Homes say so much about us, don’t they? That’s why they must be kept silent. Homes know too much.
"What makes a house a home?" begins the voice-over for the fourth series Home of the Year (RTÉ One, Tuesday, 8.30pm). Its panel of professional snoopers offer some sage advice.
"Personality," says architect Hugh Wallace.
"Colour," says interior designer Deirdre Whelan.
"The building should really rise from the site," chances the permanently enthusiastic Patrick Bradley.
That cruelly dashes the hopes of anyone who has burrowed their way deep down into the earth, but not, conveniently, anybody whose has modelled their gaff on the layout of a nearby wedge tomb.
That, precisely, is the situation of their first competitor: a clean, sharp, geometric edifice in Derry, which is certainly striking. Inspired by their neighbours, the residents of a 6,000-year-old burial site, it is as white and off-white and light grey as a dimming view of the afterlife.
Though the owner proudly recalls her father’s assessment – “Well, this has to be the nearest thing to heaven” – it’s hard to take it entirely as a compliment.
Condemned with such as faint praise as "Cathedral like", "echoey" and "Ulster House of the Year winner in the 2017 RIAI Awards", it is a place that asks to be worshipped rather than loved; somewhere to rest your weary bones, so long as you don't need them back again.
"Who lives in a house like this?" Lloyd Grossman used to drone on Through the Keyhole, a show that understood where personality resides. It doesn't seem coincidental that these houses resist the answer.
An achingly tasteful and charmingly renovated period home in Wicklow, for instance, clearly accommodates a family of swallows within its elegant eaves. But its owner, Samantha Mackey, gives very little away herself.

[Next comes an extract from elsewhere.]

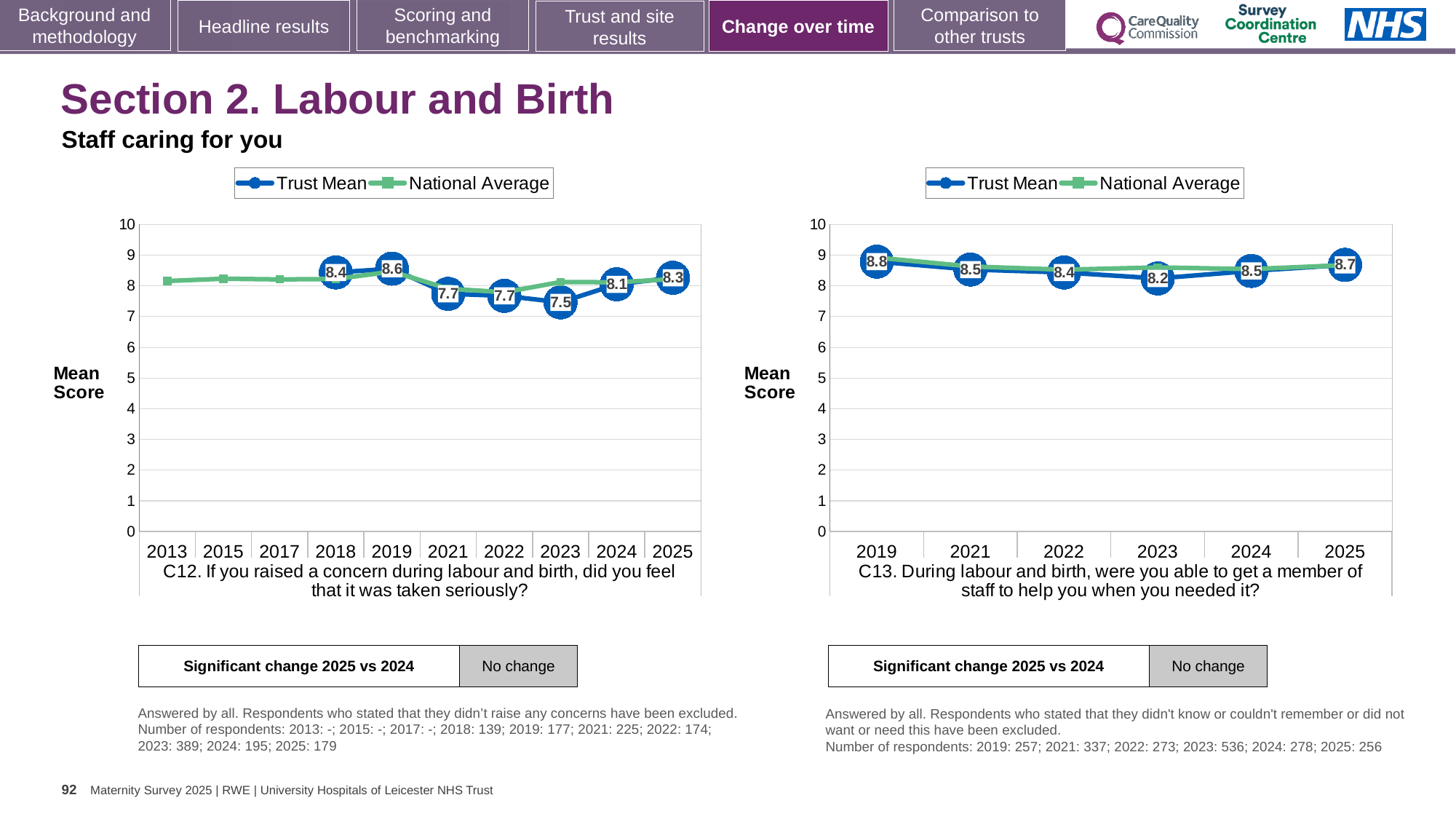
In the right chart (C13), is the Trust Mean for 2025 greater or less than 8? greater In the right chart (C13), which year has the highest Trust Mean? 2019 In the left chart (C12), what is the difference between the Trust Mean for 2025 and 2024? 0.2 In the left chart (C12), which year has the lowest Trust Mean? 2023 In the left chart (C12), which year has the highest Trust Mean? 2019 In the left chart (C12), what is the Trust Mean for 2019? 8.6 In the right chart (C13), what is the Trust Mean for 2023? 8.2 In the right chart (C13), what is the difference between the Trust Mean for 2019 and 2023? 0.6 In the left chart (C12), what is the Trust Mean for 2023? 7.5 What kind of chart is the left chart (C12)? Line chart How many series does the legend of the right chart (C13) list? 2 In the left chart (C12), how many years are shown on the x axis? 10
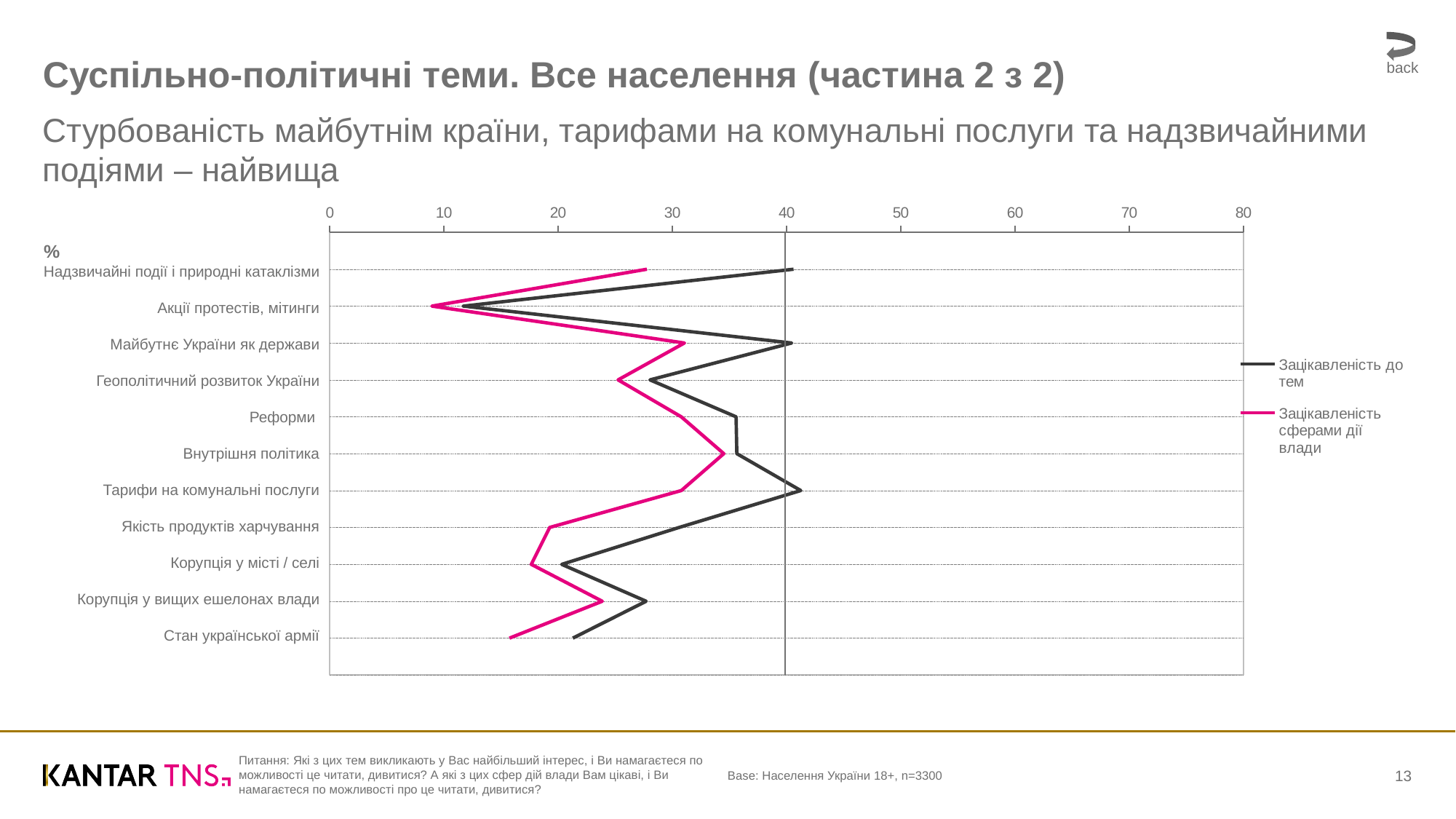
For 'Надзвичайні події і природні катаклізми', which series has the larger value: 'Зацікавленість до тем' or 'Зацікавленість сферами дії влади'? Зацікавленість до тем Is the value for 'Корупція у вищих ешелонах влади' in the series 'Зацікавленість до тем' greater or less than 30? less Is the value for 'Акції протестів, мітинги' in the series 'Зацікавленість до тем' greater or less than 20? less For 'Стан української армії', which series has the larger value: 'Зацікавленість до тем' or 'Зацікавленість сферами дії влади'? Зацікавленість до тем Is the value for 'Надзвичайні події і природні катаклізми' in the series 'Зацікавленість сферами дії влади' greater or less than 30? less How many series does the legend list? 2 What kind of chart is shown on the slide? line chart How many topics (categories) are plotted on the chart? 11 What colour is the line for the series 'Зацікавленість сферами дії влади'? pink Which topic has the lowest value for the series 'Зацікавленість сферами дії влади'? Акції протестів, мітинги Which topic has the lowest value for the series 'Зацікавленість до тем'? Акції протестів, мітинги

"Life is what happens when you're making other plans," says a framed print on the wall, and what does it say that there is so little here that seems spontaneous? The artwork, always revealing, suggests an occupant with sights set elsewhere, mainly Africa, and it's not for nothing that her favourite place – identified with the show's oversized red dot – is in the hall, a transitional space.
Bradley, tellingly, adores its lack of clutter – “you don’t often find that in traditional houses”. That says it all, really. Nobody’s home.
By the time the judges arrive to the third dwelling, in Down, covering more than 450km in their unrumpled, continuity-abiding clothes, appearance seems to be everything. “The home-owners here really want to impress,” one remarks, which hardly sets them apart.
But in this instance, the judges seem to thrill instinctively to be in the presence of one of their own – its lavish “period-style home” tricked out with the details of an interior designer.
“It nearly feels like you’re in a boutique hotel!” approves Bradley, which, if I understand the title correctly, ought to count as grounds for immediate disqualification.
But, of course, homeliness is hardly the point of Home of the Year. Death is.
“I honestly thought I had died and gone to heaven,” Whelan insists of their winner. How about that for a model of perfection? No one ever imagines living in it.